When multi-agent beats one agent
Yes when:
- Tool catalog > ~8 tools or multiple domains (calendar + maps + email).
- Eval shows systematic tool misuse with single prompt.
- Teams maintain separate prompts per squad (content vs data).
No when:
- Simple RAG Q&A — Module 7 architecture wins.
- Fixed 3-step pipeline always — use workflow, not debate agents.

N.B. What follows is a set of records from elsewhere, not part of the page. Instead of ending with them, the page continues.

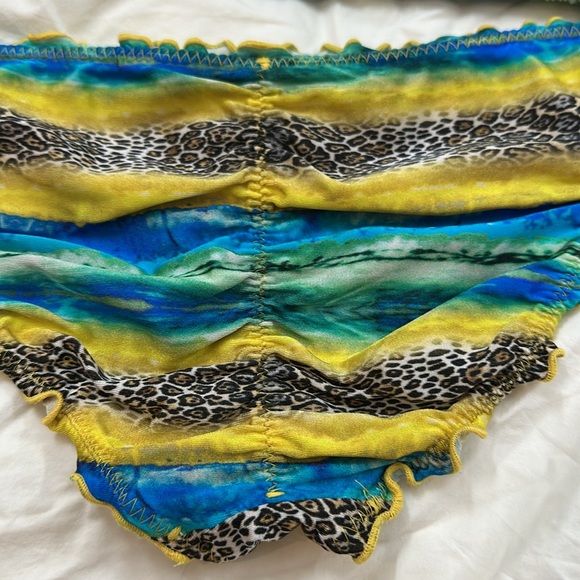 Luli Fama Swimwear Bikini (Triangle Top: Large) (Scrunch Bottom: Medium) - Picture 4 of 6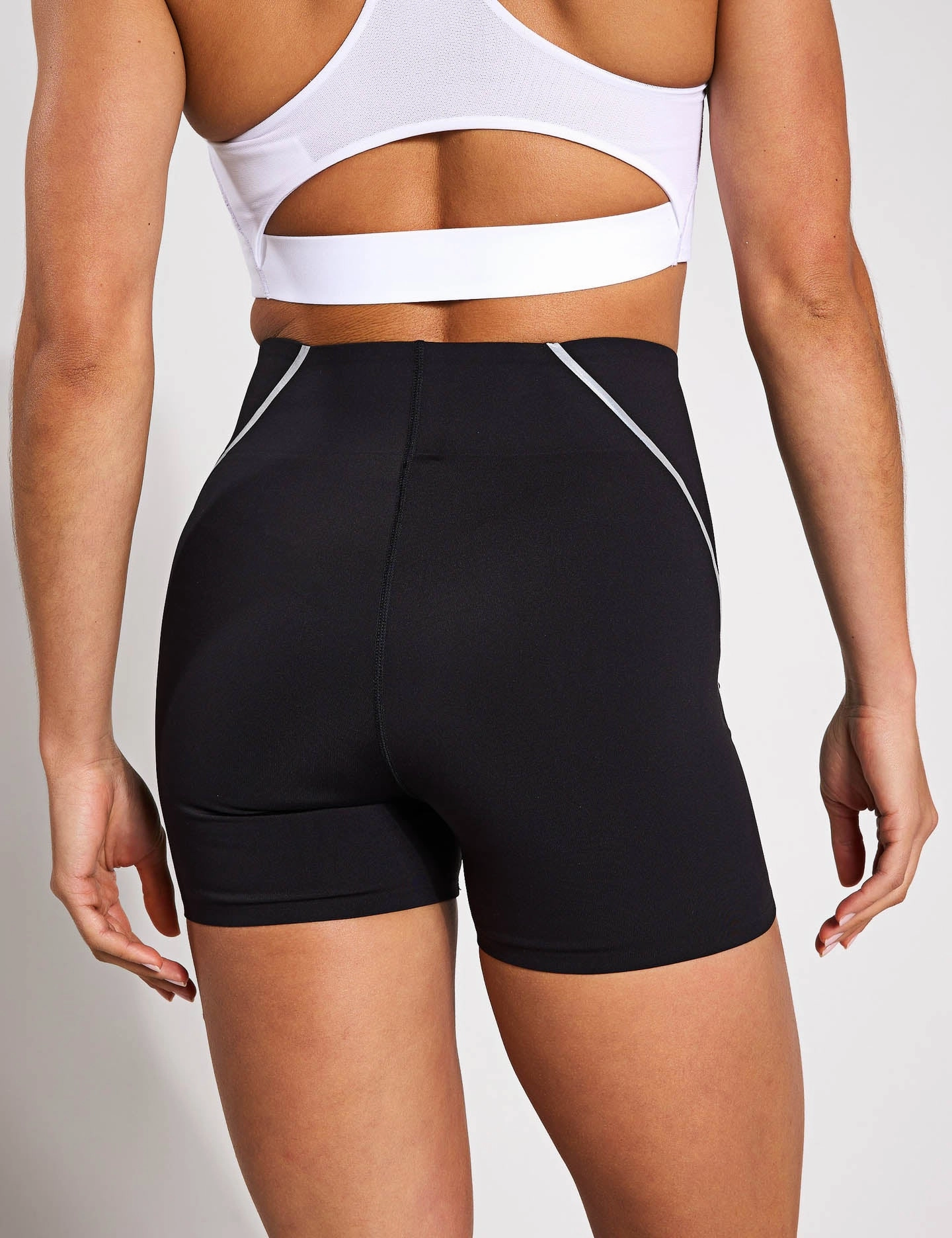 Luna Shorts - Black Urban Mood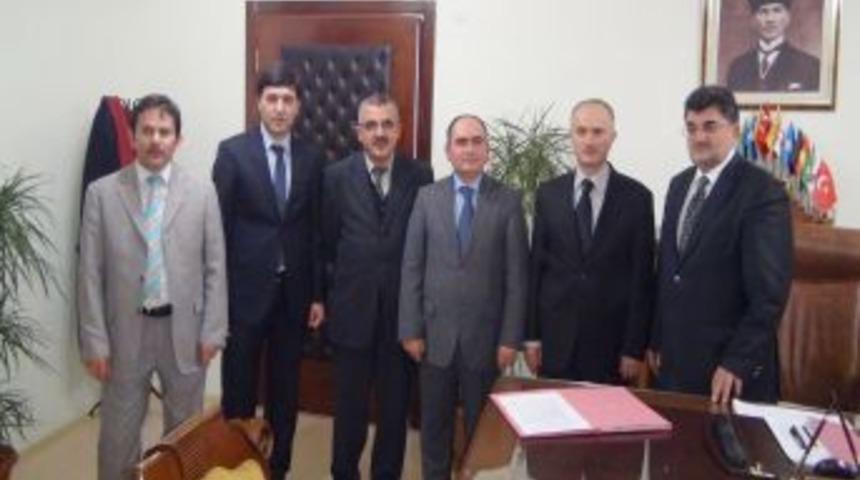 Tutuklu ve h&uuml;k&uuml;ml&uuml;ler Hz. Muhammed'in hayatını &ouml;ğreniyor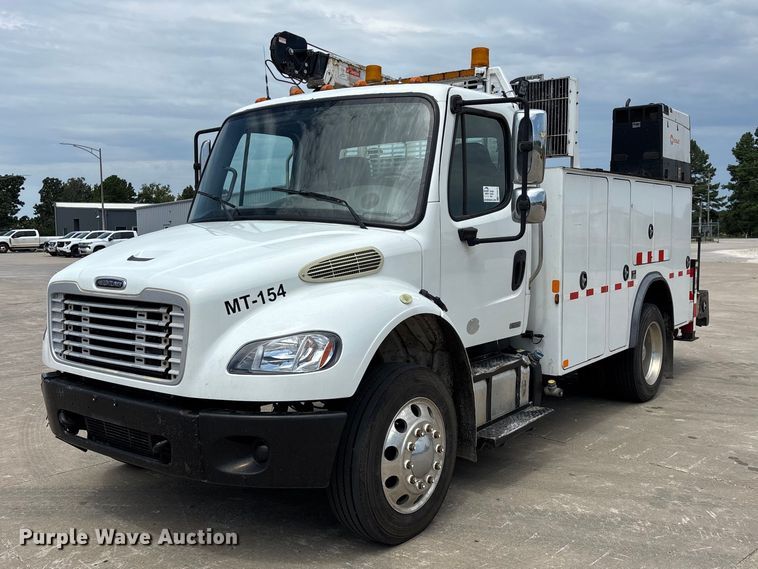 2011 Freightliner M2 Business Class utility / service truck - FG0616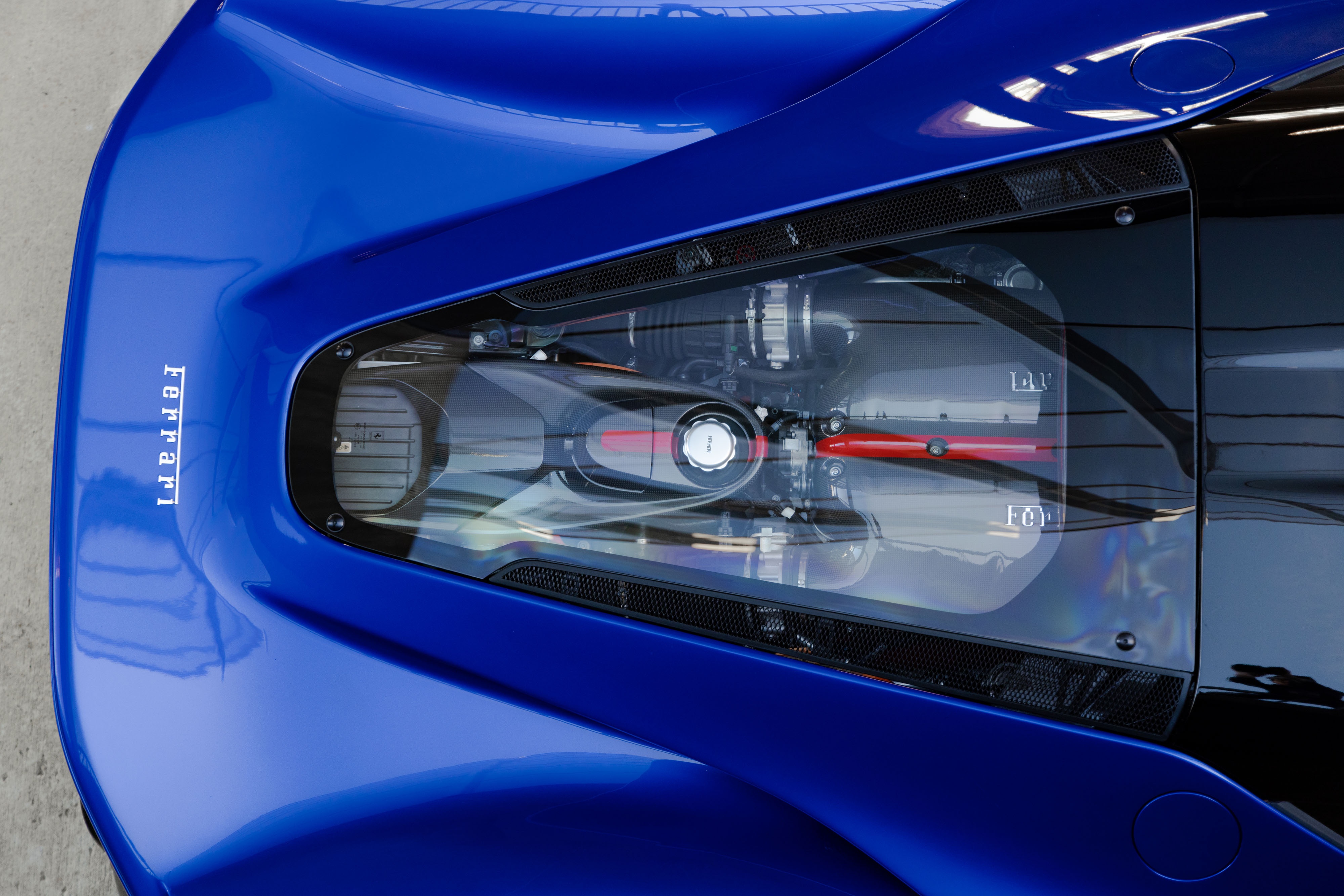 ferrari,  laferrari,  mclaren,  p1,  porsche,  918,  918 spyder,  sieu xe,  supercar,  hypercar,  hybrid,  dau gia,  rm sotheby's,  sotheby,  pagani,  koenigsegg,  Greg Whitten,  enzo,  f40,  f50,  250 gto,  lamborghini anh 10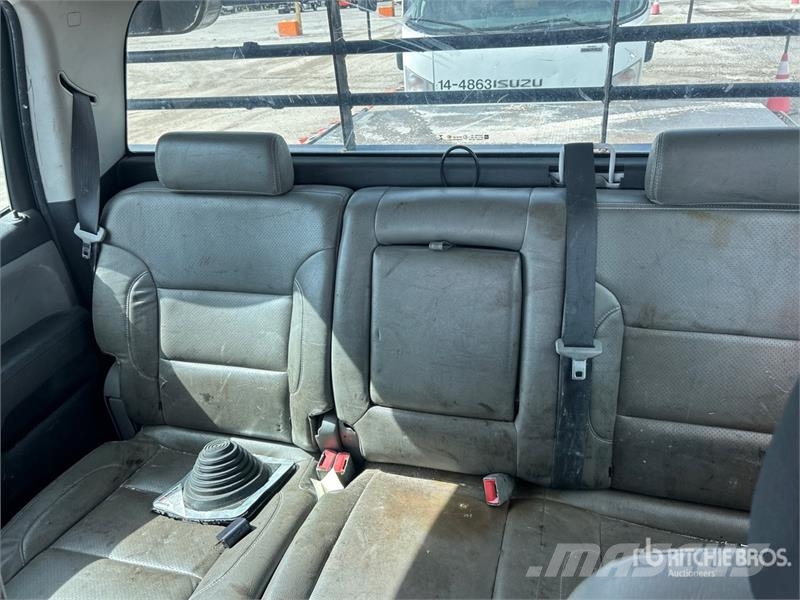 Chevrolet Silverado 3500HD Flatbed / Dropside trucks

- Latency budget < 2s — multi-agent overhead hurts.
Observability per node
Log for each graph node execution:
{
"node": "execute",
"step_idx": 2,
"llm_tokens_in": 890,
"llm_tokens_out": 120,
"tool_calls": [{"name": "get_weather", "ok": true, "ms": 340}],
"state_snapshot_hash": "a1b2c3"
}Dashboards: per-node error rate, average steps to success, cost per successful trip plan.
“Agent went in circles” → inspect trace for execute → replan → execute loops without scratchpad updates.
Orchestration glossary (interview)
| Term | Meaning |
|---|---|
| Orchestration | Running multiple LLM calls, tools, and state updates in the right order |
| Agent | LLM + loop + tools |
| Multi-agent | Multiple roles with handoffs |
| LangGraph | Graph-based orchestration with cycles |
| State | Shared scratchpad across nodes |
Travel project mapping
| Project component | Lesson concept |
|---|---|
| Planner API route | plan node |
| Tool runner | execute node |
| MongoDB prefs | Memory sidecar |
| UI reasoning trace | trace list in state |
| Retry on 404 city | conditional edge to execute or plan |
Check yourself
- Draw a 3-node graph for plan → execute → synthesize.
- When would you add a
replanedge? - LangChain vs LangGraph — one sentence each.
- Why is shared state better than passing full chat between agents?